Navigating the Regulatory Landscape for Foreign Money Services Businesses in the U.S.


In the rapidly evolving world of financial services, businesses often find themselves navigating complex regulatory landscapes. This is particularly true for foreign Money Services Businesses (MSBs) looking to expand their operations into the United States. This article aims to provide a comprehensive understanding of the regulatory requirements for foreign MSBs operating in the U.S., the costs associated with compliance, and potential alternatives for conducting business.

Regulatory Requirements for Foreign MSBs in the U.S.

In 2012, the Financial Crimes Enforcement Network (FinCEN) issued a ruling stating that foreign MSBs, whether financial or non-financial entities, conducting business in the U.S. would be subject to the same licensing requirements as domestic entities. This means that foreign MSBs must obtain licenses in each state where they intend to do business, including all 50 states and the District of Columbia.

The Cost of Compliance

Obtaining licenses in the U.S. is a costly and time-consuming process. Depending on the nature of the business, the total cost, including demonstrating sufficient net worth, hiring a compliance officer, establishing a physical office, and undergoing audits, can reach upwards of $2.5 million. The process can take anywhere from one to two years to complete.

Business Model Considerations

The specific nature of an MSB’s operations can significantly impact its regulatory obligations. For instance, a business that exclusively deals in cryptocurrency and does not handle fiat currency may be exempt from licensing requirements in several states. However, this exemption is subject to two important caveats:

  1. The exemption only applies to businesses that facilitate cryptocurrency transactions via a licensed provider and do not directly handle fiat currency.
  2. The exemption does not cover all states. For example, while California may exempt such businesses, New York does not.

It’s important to note that these exemptions pertain only to money transmission laws and do not extend to regulations enforced by the Securities and Exchange Commission.

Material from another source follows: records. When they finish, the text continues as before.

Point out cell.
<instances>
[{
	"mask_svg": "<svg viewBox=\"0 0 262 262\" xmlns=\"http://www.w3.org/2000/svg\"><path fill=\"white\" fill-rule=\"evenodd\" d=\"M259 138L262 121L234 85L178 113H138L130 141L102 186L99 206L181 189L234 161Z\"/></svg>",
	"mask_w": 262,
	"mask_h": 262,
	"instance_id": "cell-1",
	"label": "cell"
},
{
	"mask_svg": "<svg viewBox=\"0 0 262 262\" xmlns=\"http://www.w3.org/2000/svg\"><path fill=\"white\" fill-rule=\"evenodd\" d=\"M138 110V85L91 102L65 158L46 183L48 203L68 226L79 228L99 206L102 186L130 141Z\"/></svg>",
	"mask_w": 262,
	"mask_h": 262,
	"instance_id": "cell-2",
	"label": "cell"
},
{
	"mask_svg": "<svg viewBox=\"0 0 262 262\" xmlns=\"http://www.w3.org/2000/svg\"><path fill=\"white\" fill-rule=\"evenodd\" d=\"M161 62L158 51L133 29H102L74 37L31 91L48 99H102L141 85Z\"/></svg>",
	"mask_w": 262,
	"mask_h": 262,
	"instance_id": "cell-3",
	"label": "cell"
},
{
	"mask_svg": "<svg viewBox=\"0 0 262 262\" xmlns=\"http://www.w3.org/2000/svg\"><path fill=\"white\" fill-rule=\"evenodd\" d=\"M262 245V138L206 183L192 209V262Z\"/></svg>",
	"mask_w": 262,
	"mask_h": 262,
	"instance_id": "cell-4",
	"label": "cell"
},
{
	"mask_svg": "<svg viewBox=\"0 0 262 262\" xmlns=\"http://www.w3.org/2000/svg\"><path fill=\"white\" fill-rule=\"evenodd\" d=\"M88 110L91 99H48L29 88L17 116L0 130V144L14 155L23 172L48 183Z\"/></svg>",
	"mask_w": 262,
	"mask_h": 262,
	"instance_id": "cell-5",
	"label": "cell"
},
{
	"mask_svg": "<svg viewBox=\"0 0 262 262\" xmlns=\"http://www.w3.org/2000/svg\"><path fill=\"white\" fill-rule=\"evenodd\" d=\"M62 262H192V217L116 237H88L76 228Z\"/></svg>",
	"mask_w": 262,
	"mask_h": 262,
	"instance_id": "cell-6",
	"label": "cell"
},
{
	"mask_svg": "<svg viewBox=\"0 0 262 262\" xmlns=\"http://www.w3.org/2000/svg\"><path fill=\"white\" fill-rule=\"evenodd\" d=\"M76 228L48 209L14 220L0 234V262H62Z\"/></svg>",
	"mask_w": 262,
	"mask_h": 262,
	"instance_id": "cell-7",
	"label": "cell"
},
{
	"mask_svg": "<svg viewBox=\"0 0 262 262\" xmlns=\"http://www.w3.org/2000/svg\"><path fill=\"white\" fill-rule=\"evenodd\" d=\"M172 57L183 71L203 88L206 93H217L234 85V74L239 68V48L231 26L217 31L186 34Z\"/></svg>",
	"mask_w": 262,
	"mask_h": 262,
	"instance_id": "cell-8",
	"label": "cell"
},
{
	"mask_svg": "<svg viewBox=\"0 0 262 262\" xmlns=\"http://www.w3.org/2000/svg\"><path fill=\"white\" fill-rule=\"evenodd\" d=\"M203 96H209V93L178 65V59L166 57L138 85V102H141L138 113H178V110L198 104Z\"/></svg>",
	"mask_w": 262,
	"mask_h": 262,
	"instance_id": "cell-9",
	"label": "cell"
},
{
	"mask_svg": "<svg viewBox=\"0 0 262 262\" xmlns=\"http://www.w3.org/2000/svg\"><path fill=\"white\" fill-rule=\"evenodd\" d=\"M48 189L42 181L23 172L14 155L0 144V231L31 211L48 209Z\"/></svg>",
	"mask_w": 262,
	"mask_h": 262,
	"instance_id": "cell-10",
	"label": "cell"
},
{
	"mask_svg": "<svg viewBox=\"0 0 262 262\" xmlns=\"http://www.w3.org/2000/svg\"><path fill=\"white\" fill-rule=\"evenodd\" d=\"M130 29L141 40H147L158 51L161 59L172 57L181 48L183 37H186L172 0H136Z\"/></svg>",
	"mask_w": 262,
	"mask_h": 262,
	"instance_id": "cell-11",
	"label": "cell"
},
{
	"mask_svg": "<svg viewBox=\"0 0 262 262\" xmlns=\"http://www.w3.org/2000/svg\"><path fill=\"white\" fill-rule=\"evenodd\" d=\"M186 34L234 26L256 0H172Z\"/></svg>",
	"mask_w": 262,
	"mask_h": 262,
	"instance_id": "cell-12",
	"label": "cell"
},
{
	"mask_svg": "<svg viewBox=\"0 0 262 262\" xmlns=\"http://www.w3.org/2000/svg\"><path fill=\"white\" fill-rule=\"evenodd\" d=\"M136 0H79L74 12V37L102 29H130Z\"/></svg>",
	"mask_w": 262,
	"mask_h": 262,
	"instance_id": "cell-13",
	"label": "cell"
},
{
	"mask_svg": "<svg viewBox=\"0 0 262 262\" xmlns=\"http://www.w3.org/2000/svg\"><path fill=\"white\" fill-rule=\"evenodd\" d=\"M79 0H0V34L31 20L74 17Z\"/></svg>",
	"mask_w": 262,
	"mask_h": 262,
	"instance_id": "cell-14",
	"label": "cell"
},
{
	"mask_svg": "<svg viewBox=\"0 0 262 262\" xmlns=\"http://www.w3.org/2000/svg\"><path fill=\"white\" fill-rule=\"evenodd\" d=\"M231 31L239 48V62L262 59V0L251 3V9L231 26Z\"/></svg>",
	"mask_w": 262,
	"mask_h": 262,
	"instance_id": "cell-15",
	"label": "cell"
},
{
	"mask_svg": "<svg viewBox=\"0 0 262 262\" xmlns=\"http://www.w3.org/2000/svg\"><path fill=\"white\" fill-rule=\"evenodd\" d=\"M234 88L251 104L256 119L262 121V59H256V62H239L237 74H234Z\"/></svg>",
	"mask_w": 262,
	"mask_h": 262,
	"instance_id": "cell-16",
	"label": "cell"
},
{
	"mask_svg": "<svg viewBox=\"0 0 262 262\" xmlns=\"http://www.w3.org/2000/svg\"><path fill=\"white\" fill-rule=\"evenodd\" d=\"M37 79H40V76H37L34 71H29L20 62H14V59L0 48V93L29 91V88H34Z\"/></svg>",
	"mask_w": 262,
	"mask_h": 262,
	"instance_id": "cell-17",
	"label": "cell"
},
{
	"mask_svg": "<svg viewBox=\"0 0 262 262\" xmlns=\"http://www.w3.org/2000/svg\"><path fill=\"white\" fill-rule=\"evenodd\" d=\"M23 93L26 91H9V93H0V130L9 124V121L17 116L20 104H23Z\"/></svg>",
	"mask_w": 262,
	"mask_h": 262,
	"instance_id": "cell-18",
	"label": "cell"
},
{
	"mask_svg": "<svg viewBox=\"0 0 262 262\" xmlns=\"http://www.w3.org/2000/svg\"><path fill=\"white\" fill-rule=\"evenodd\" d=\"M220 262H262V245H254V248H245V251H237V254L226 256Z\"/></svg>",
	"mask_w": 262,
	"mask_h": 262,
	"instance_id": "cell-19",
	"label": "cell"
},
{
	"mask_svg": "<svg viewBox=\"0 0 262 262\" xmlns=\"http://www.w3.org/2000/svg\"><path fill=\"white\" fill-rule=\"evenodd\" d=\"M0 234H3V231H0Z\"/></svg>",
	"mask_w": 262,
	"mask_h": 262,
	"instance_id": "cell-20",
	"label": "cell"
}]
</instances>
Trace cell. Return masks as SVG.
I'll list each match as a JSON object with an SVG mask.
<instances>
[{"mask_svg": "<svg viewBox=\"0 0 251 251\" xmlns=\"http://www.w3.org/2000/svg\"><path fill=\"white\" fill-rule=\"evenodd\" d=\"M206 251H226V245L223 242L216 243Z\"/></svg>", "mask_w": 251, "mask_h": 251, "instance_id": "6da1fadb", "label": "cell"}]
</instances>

The Importance of Legal Opinions

Given the complexity and variability of regulatory requirements, it is highly recommended that businesses obtain a legal opinion from an attorney before proceeding. This legal memo serves as a form of insurance, providing a detailed analysis of the business’s regulatory obligations based on its specific operations and the current legal landscape. It’s crucial that businesses own this opinion and are able to publish it on their website.

In addition to a legal opinion, businesses may also seek a “no action” letter from the regulator, which essentially states that the regulator will not take enforcement action based on the business’s current operations.

Alternatives to Licensing

For businesses seeking a faster and potentially less costly route to market, partnering with an existing license holder can be an attractive option. This approach, often referred to as “white labeling,” allows the business to operate under the license holder’s brand, thereby bypassing the need for individual state licenses. However, this approach comes with its own set of considerations:

  1. The U.S. does not allow “passporting” of clients. This means that if a business eventually obtains its own licenses and wishes to transition its clients from the license holder, it may need to re-verify the clients’ identities.
  2. The license holder will likely require a revenue share agreement, which may not be agreeable to all businesses.


Navigating the U.S. regulatory landscape as a foreign MSB can be likened to traversing a complex maze. Each turn represents a different state with its own set of rules and requirements. The journey can be long and costly, but with careful planning, sound legal advice, and strategic partnerships, it is possible to reach the end successfully. As the financial services landscape continues to evolve, so too will the regulatory environment, making it all the more important for businesses to stay informed and adaptable.

This page was last updated on August 3, 2023.